Binance’s announcement came a few hours before the Hong Kong Securities and Futures Commission issued a warning on Friday, saying that Binance is not licensed to carry out a regulated activity in the city, particularly offering stock tokens.
“In Hong Kong, Stock Tokens are likely to be ‘securities’ under the Securities and Futures Ordinance (SFO), and if so, they are subject to the regulatory remit of the SFC,” the regulator stated.
“The SFC warns that where the Stock Tokens are ‘securities,’ marketing and or distributing such tokens – whether in Hong Kong or targeting Hong Kong investors – constitute a ‘regulated activity’ and require a license from the SFC unless an applicable exemption applies,” the regulator further said.
Binance had been offering stock tokens through a partnership with CM-Equity AG, German Financial services firm. Shares held by CM-Equity AG fully backs each token.
The exchange revealed on Friday that CM-Equity AG is developing its stock tokens trading portal for residents of Switzerland and the EEA (European Economic Area) and that Binance users in such regions could use the portal once launched.
A Binance spokesperson did not comment on the move initiated by the SFC, which came a day after Italy’s financial regulator made a similar announcement.
However, the spokesperson said that Binance does not currently have crypto business operations in Hong Kong and stated that the exchange takes its legal obligations seriously.
It is not clear whether regulators worldwide have coordinated their efforts, which have built unprecedented pressure on the largest cryptocurrency exchange in the world.
What’s wrong with Binance?
Apart from Hong Kong’s warning, Italy’s security regulator also announced that Binance was not authorised to offer investment services to Italians last Thursday, July 15.

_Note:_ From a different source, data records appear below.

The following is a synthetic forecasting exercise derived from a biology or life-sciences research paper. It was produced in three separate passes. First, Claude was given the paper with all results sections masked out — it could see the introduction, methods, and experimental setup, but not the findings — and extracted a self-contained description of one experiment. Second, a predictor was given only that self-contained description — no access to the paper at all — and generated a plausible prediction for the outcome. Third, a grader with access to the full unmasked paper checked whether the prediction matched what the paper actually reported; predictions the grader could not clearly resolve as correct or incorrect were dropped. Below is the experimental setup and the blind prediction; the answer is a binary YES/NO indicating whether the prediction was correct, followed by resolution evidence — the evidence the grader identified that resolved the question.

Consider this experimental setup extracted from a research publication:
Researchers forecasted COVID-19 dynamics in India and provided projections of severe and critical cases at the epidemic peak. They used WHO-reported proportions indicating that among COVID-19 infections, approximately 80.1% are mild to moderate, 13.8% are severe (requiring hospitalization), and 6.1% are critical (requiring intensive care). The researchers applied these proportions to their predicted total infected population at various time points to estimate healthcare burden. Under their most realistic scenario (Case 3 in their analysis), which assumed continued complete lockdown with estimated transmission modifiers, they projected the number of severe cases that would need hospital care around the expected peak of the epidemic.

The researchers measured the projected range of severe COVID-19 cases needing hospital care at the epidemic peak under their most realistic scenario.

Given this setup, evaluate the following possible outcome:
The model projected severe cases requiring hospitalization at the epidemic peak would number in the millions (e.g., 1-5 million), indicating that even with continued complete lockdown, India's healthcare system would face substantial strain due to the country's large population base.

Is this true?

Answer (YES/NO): YES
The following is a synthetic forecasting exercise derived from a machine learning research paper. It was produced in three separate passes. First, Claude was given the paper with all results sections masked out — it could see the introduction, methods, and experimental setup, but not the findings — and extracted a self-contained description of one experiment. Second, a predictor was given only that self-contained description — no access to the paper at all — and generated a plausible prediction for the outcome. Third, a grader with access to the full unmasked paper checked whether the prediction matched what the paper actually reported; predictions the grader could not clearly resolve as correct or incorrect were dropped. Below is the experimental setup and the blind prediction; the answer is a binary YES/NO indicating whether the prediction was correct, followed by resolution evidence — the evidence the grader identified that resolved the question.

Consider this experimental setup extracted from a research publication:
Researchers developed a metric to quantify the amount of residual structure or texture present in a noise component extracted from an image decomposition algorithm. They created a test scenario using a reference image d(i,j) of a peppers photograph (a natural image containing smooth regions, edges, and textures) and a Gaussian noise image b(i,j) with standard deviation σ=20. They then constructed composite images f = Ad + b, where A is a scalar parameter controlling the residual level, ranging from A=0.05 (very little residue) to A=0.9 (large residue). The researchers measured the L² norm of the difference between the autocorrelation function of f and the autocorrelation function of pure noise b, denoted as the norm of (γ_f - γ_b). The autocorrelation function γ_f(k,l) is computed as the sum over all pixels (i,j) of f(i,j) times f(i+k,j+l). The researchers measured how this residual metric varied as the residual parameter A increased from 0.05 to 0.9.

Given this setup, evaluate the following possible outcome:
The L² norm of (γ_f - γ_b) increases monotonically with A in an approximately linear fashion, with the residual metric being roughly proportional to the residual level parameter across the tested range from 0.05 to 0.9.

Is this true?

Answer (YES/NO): NO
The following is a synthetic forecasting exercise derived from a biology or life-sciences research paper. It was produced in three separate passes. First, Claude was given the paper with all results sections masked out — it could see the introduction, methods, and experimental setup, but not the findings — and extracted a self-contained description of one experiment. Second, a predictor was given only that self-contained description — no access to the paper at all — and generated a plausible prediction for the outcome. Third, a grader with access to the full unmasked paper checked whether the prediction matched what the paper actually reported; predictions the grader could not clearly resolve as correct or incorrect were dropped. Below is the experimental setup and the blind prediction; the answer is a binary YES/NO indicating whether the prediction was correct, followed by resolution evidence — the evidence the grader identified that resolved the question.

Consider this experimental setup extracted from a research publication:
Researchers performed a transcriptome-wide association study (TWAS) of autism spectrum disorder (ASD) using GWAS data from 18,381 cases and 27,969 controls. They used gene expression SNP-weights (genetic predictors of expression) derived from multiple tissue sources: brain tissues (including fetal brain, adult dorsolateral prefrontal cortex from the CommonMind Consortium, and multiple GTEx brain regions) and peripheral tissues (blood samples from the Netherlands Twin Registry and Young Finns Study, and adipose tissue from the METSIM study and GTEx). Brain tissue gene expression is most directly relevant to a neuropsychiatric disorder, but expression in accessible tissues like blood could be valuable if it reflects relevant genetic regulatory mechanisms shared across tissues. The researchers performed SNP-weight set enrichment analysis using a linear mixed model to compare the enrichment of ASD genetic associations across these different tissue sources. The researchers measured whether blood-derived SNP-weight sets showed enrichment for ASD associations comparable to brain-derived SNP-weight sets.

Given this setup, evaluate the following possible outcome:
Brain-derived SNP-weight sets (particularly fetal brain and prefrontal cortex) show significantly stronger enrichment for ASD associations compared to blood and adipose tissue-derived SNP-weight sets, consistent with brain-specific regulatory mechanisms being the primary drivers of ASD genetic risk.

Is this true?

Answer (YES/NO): NO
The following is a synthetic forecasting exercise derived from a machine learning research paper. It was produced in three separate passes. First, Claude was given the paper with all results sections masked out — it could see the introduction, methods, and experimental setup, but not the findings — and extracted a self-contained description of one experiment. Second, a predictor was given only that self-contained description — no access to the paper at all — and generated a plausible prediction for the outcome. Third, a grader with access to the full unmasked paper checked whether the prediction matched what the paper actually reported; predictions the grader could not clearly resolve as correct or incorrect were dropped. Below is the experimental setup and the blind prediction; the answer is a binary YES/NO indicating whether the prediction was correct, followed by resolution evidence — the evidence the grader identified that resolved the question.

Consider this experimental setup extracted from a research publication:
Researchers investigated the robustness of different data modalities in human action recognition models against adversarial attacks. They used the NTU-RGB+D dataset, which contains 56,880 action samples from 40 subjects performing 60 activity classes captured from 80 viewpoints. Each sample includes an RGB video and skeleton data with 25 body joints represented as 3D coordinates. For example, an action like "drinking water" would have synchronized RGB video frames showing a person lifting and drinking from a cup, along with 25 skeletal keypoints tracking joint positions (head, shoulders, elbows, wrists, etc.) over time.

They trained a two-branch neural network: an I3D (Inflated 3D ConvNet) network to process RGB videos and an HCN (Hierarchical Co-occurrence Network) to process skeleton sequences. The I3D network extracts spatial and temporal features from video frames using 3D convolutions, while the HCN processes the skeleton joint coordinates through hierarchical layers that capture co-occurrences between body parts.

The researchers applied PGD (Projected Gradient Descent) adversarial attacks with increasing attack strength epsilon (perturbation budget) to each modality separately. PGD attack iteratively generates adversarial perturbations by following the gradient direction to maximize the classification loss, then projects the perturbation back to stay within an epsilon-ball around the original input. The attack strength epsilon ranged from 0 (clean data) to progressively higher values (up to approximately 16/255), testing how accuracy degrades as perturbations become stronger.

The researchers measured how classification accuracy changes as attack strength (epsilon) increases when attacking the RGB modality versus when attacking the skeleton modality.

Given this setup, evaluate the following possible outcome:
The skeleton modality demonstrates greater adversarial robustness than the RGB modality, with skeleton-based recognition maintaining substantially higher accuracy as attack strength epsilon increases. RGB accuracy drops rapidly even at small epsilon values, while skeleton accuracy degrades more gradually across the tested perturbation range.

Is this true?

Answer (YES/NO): YES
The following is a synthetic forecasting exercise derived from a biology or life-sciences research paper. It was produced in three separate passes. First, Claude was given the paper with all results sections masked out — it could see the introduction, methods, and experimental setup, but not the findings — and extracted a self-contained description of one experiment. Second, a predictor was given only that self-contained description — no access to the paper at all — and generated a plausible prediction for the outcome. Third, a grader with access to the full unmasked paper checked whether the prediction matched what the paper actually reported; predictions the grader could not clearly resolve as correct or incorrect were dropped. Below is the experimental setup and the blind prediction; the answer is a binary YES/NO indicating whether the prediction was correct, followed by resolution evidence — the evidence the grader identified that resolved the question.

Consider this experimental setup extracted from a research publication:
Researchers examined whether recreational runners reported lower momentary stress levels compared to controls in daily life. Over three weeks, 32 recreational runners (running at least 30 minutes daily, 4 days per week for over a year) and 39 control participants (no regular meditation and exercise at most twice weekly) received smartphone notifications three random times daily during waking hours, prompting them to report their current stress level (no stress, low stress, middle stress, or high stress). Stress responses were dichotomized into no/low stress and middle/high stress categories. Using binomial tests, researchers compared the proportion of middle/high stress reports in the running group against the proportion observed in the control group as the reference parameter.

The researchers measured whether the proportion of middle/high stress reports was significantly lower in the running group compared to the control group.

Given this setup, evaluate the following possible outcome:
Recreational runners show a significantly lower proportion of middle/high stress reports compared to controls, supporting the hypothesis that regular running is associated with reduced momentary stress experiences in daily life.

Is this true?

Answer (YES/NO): YES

Global regulators have issued warnings against Binance, drawing attention to the exchange’s business operations and its survival in the future, including Thailand, Singapore, Canada, The Cayman Islands, and Japan have also issued similar warnings about the crypto exchange.
In April, Germany’s Federal Financial Supervisory Authority (BaFin) said that Binance might be in breach of the nation’s securities laws regarding its stock token offerings. Last month, The U.K.’s Financial Conduct Authority ordered Binance not to carry out any regulated activity in the nation.
In short, regulators in multiple nations have announced that they are holding investigations against Binance or the crypto exchange is not authorised to operate within their borders.
Besides that, more nations have warned users about Binance. Many payment processors or banks, majorly in the UK and Europe, have subsequently cut off the crypto exchange.
Like any other centralised crypto platform, what is happening to the Binance crypto exchange may signal how regulatory authorities will approach cryptocurrency operations. The enforcement actions against Binance hint at what other crypto platforms are likely to expect.